Monitoring blocked and passthrough external service traffic

Understanding, controlling and securing your external service access is one of the key benefits that you get from a service mesh like Istio. From a security and operations point of view, it is critical to monitor what external service traffic is getting blocked as they might surface possible misconfigurations or a security vulnerability if an application is attempting to communicate with a service that it should not be allowed to. Similarly, if you currently have a policy of allowing any external service access, it is beneficial to monitor the traffic so you can incrementally add explicit Istio configuration to allow access and better security your cluster. In either case, having visibility into this traffic via telemetry is quite helpful as it enables you to create alerts and dashboards, and better reason about your security posture. This was a highly requested feature by production users of Istio and we are excited that the support for this was added in release 1.3.

To implement this, the Istio default metrics are augmented with explicit labels to capture blocked and passthrough external service traffic. This blog will cover how you can use these augmented metrics to monitor all external service traffic.

The Istio control plane configures the sidecar proxy with predefined clusters called BlackHoleCluster and Passthrough which block or allow all traffic respectively. To understand these clusters, let’s start with what external and internal services mean in the context of Istio service mesh.

External and internal services

Internal services are defined as services which are part of your platform and are considered to be in the mesh. For internal services, Istio control plane provides all the required configuration to the sidecars by default. For example, in Kubernetes clusters, Istio configures the sidecars for all Kubernetes services to preserve the default Kubernetes behavior of all services being able to communicate with other.

External services are services which are not part of your platform i.e. services which are outside of the mesh. For external services, Istio provides two options, first to block all external service access (enabled by setting global.outboundTrafficPolicy.mode to REGISTRY_ONLY) and second to allow all access to external service (enabled by setting global.outboundTrafficPolicy.mode to ALLOW_ANY). The default option for this setting (as of Istio 1.3) is to allow all external service access. This option can be configured via mesh configuration.

This is where the BlackHole and Passthrough clusters are used.

What are BlackHole and Passthrough clusters?

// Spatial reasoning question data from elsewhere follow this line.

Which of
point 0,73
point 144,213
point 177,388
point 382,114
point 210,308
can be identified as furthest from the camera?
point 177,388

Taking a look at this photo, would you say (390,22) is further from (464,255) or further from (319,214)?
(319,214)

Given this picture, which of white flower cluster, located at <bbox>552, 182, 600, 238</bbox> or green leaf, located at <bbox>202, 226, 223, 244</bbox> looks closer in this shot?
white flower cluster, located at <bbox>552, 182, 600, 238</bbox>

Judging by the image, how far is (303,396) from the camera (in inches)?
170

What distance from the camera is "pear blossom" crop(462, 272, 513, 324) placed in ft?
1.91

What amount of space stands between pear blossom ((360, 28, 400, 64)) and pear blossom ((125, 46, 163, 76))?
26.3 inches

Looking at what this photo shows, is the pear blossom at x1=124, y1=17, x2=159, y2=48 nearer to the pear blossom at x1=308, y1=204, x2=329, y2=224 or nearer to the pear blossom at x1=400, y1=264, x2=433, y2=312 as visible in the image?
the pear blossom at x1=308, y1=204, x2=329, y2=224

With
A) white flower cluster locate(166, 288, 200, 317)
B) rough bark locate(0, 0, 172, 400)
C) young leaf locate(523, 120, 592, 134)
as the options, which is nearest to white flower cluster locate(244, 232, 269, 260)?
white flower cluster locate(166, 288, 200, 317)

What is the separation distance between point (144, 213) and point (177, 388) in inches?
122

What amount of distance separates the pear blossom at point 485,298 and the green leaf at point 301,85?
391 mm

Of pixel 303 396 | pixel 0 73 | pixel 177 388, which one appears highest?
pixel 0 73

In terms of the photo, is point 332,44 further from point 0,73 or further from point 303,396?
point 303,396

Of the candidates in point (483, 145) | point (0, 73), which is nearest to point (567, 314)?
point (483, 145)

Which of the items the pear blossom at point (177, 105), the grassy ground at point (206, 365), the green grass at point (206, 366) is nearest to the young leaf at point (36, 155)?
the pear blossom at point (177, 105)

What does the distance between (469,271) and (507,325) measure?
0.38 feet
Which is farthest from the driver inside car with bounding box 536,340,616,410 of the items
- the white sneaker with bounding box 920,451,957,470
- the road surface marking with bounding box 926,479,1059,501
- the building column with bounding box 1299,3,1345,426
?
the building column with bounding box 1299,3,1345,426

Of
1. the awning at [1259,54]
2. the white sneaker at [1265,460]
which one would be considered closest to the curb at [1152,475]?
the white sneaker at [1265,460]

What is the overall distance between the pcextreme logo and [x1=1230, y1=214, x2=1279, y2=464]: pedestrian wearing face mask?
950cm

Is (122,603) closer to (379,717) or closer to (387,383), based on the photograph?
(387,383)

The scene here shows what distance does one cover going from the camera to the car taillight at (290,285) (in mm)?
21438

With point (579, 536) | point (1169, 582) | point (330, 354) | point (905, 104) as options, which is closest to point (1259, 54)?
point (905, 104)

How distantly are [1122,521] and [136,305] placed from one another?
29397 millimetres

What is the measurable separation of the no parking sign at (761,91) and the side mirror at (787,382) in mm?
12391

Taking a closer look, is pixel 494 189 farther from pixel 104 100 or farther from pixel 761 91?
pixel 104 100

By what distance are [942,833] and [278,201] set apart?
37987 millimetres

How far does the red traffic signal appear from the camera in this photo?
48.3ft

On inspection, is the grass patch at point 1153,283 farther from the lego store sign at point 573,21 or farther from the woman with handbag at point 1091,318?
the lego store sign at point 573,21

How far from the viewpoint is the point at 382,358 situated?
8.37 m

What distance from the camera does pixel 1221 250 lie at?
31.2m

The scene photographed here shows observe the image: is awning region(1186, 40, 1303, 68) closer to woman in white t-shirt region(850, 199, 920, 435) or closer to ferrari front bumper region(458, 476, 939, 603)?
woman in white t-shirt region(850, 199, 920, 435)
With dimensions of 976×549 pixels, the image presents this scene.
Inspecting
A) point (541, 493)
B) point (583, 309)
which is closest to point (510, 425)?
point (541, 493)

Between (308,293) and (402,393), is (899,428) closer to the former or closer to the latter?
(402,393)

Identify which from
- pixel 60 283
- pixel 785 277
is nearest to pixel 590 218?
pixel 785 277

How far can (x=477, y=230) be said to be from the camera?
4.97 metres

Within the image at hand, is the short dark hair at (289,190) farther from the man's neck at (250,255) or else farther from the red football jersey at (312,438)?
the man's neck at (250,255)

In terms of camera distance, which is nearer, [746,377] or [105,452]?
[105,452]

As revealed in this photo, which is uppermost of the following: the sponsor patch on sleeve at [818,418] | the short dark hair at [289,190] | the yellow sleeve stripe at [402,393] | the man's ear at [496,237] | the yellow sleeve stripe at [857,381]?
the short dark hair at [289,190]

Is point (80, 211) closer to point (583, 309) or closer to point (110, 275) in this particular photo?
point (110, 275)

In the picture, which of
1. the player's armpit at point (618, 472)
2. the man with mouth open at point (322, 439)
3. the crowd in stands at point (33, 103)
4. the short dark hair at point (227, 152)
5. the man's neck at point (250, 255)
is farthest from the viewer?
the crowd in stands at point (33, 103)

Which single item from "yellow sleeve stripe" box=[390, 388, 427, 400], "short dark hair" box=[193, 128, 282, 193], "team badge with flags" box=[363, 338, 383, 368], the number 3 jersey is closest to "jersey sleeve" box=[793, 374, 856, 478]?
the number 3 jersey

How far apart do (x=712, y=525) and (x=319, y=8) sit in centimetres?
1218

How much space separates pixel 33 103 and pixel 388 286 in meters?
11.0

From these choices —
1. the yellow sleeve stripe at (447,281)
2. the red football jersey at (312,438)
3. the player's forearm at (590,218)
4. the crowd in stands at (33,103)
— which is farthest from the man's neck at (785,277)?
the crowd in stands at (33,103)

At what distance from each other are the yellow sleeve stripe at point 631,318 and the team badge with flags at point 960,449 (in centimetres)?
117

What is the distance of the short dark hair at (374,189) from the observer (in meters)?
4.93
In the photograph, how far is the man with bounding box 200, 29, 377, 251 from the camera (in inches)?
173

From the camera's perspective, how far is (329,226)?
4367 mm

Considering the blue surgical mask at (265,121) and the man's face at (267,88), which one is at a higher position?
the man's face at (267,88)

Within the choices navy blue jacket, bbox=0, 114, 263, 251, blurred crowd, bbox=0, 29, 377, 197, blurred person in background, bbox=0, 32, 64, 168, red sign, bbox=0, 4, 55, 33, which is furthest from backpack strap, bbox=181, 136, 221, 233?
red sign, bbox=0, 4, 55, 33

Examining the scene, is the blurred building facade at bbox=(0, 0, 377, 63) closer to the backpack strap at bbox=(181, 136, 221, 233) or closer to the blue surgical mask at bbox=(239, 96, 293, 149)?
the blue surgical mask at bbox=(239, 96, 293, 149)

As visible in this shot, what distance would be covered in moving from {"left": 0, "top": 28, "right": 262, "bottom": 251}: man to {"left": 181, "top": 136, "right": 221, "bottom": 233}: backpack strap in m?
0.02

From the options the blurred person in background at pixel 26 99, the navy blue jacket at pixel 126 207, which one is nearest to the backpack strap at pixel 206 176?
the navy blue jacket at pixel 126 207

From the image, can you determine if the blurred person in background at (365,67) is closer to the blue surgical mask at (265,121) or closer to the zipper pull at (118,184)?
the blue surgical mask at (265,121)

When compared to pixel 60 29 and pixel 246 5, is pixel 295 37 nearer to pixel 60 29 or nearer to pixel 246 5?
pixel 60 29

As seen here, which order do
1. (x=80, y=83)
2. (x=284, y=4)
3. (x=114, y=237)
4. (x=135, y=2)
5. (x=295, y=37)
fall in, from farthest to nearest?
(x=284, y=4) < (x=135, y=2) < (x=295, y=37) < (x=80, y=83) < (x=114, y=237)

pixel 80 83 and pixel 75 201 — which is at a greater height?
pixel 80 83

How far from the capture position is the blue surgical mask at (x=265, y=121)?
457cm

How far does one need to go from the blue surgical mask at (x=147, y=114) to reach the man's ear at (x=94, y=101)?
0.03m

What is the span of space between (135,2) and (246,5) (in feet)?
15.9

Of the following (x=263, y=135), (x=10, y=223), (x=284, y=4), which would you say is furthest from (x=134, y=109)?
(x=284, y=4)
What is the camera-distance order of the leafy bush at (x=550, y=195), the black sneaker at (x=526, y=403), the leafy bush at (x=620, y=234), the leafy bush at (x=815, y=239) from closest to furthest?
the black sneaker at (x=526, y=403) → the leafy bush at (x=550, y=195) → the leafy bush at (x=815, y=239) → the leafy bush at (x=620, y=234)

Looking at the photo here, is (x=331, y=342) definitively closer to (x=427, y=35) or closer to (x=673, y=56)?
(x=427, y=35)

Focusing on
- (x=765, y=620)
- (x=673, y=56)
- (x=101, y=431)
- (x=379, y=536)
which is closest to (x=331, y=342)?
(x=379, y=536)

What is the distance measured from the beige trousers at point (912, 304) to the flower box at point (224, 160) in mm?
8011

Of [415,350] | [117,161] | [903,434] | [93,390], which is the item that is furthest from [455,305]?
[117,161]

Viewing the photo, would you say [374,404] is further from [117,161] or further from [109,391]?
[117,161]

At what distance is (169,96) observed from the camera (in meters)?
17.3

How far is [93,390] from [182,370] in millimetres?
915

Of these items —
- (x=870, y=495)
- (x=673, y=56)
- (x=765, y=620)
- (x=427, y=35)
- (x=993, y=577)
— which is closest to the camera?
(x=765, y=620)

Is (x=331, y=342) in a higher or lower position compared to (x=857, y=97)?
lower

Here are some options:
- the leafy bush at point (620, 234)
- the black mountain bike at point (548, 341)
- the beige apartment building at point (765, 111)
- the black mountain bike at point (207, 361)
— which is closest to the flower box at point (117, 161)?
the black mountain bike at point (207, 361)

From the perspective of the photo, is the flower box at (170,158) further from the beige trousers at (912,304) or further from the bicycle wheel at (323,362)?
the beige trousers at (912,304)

  • BlackHoleCluster - The BlackHoleCluster is a virtual cluster created in the Envoy configuration when global.outboundTrafficPolicy.mode is set to REGISTRY_ONLY. In this mode, all traffic to external service is blocked unless service entries are explicitly added for each service. To implement this, the default virtual outbound listener at 0.0.0.0:15001 which uses original destination is setup as a TCP Proxy with the BlackHoleCluster as the static cluster. The configuration for the BlackHoleCluster looks like this:
{
  "name": "BlackHoleCluster",
  "type": "STATIC",
  "connectTimeout": "10s"
}

As you can see, this cluster is static with no endpoints so all the traffic will be dropped. Additionally, Istio creates unique listeners for every port/protocol combination of platform services which gets hit instead of the virtual listener if the request is made to an external service on the same port. In that case, the route configuration of every virtual route in Envoy is augmented to add the BlackHoleCluster like this:

{
  "name": "block_all",
  "domains": [
    "*"
  ],
  "routes": [
    {
      "match": {
        "prefix": "/"
      },
      "directResponse": {
        "status": 502
      }
    }
  ]
}

The route is setup as direct response with 502 response code which means if no other routes match the Envoy proxy will directly return a 502 HTTP status code.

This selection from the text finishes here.